> [PROMPT] After finding the line containing "United States, site lebec_CA-18." below, please output that line and each following one through the line containing "common name: domestic cow", exactly as written.

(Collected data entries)
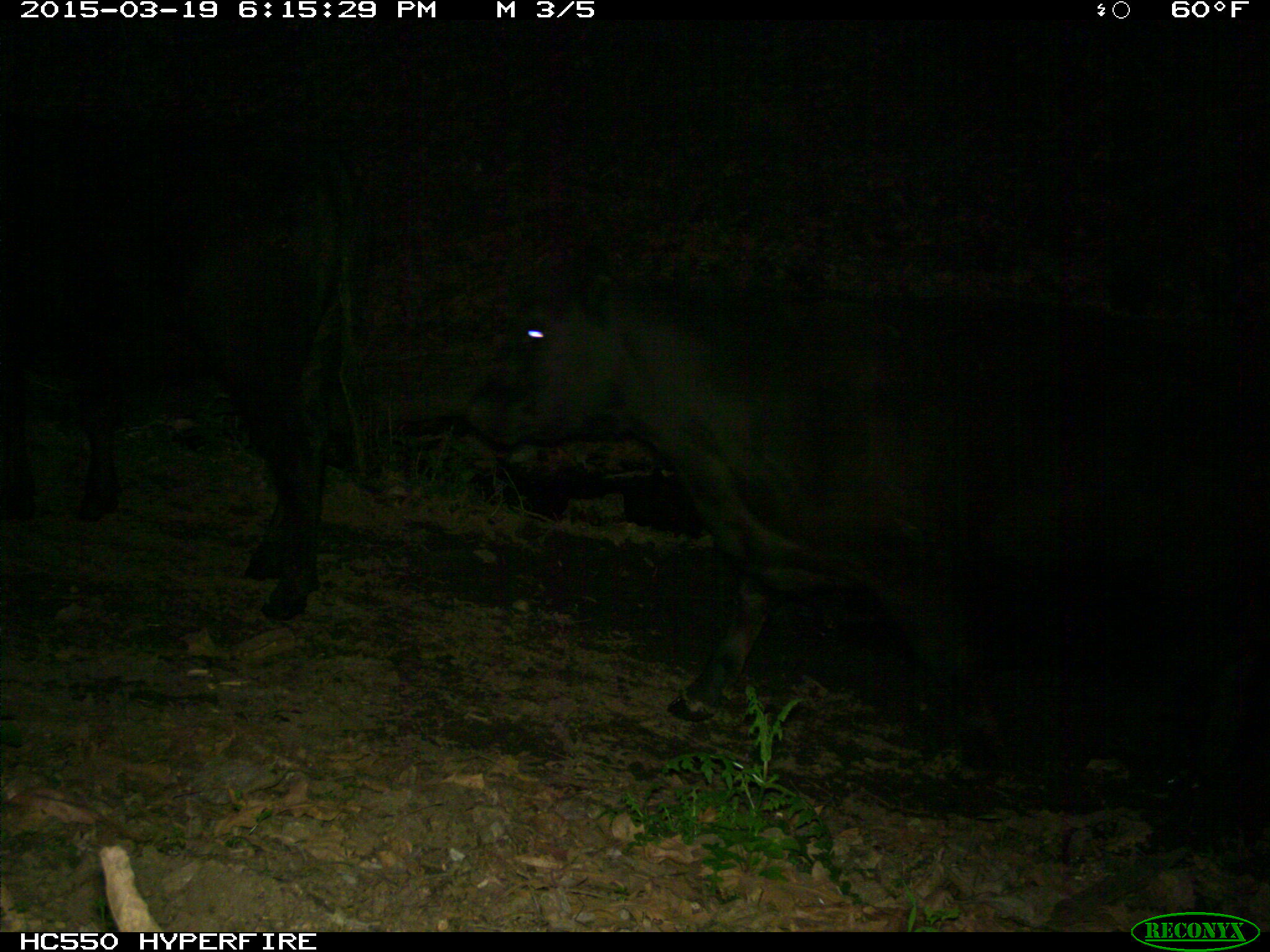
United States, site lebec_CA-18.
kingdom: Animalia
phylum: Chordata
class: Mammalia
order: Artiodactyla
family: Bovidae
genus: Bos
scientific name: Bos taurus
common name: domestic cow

...

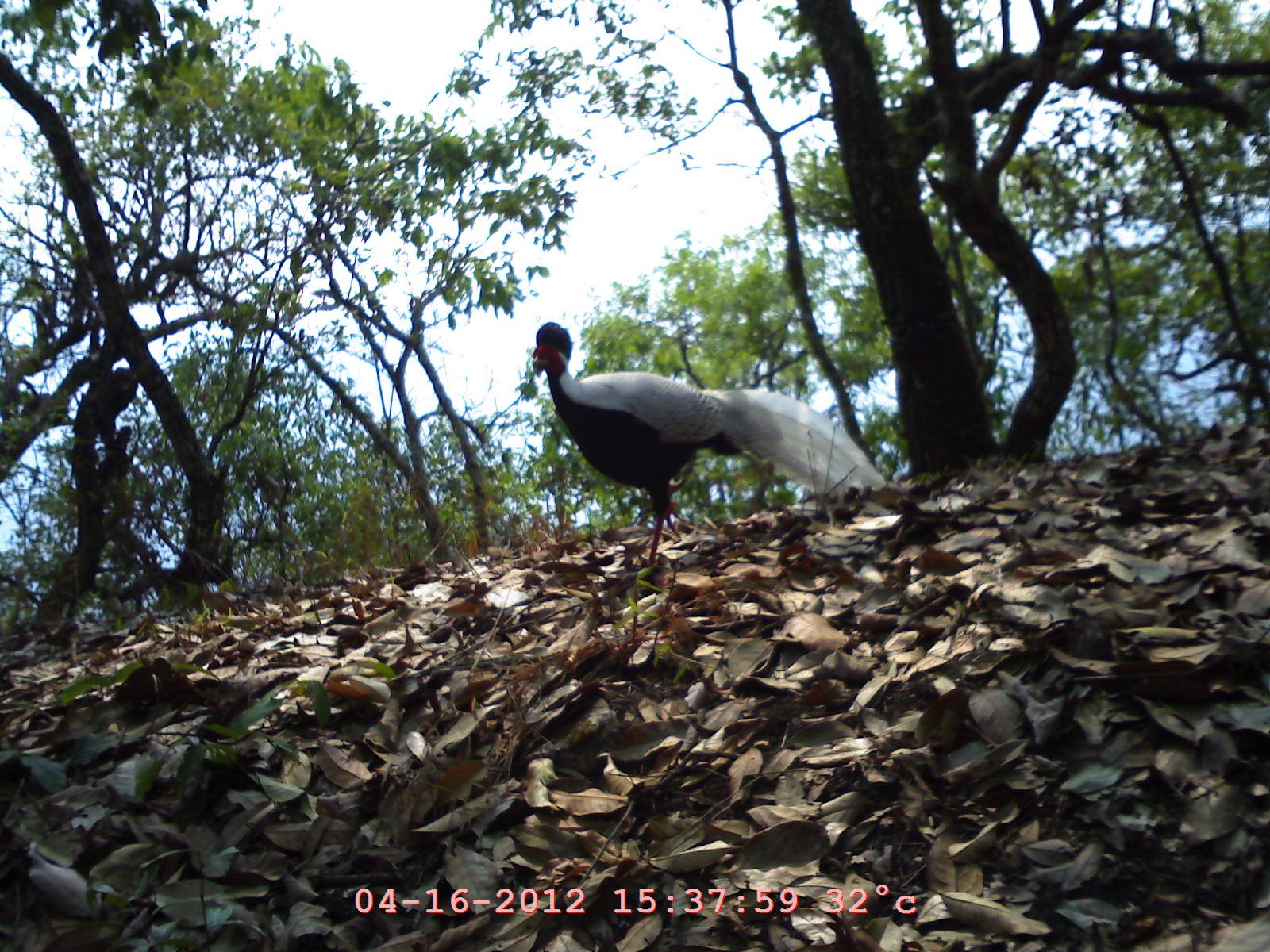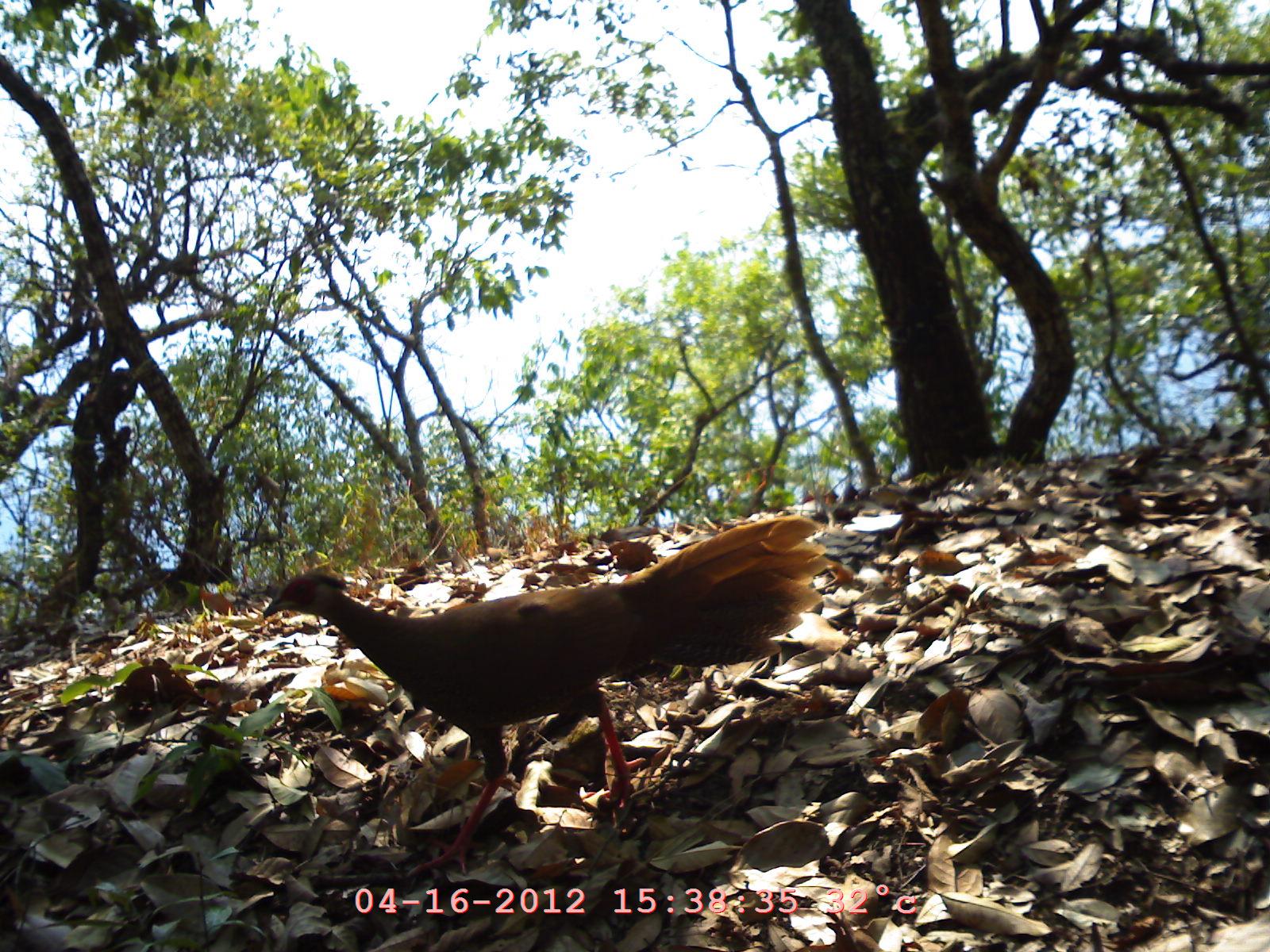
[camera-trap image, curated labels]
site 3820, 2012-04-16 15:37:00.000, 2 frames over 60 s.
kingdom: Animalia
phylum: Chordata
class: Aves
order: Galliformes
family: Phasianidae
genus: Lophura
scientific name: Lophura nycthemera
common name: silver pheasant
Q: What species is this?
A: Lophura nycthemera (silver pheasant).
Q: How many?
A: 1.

> [ANSWER SPACE]
United States, site lebec_CA-18.
kingdom: Animalia
phylum: Chordata
class: Mammalia
order: Artiodactyla
family: Bovidae
genus: Bos
scientific name: Bos taurus
common name: domestic cow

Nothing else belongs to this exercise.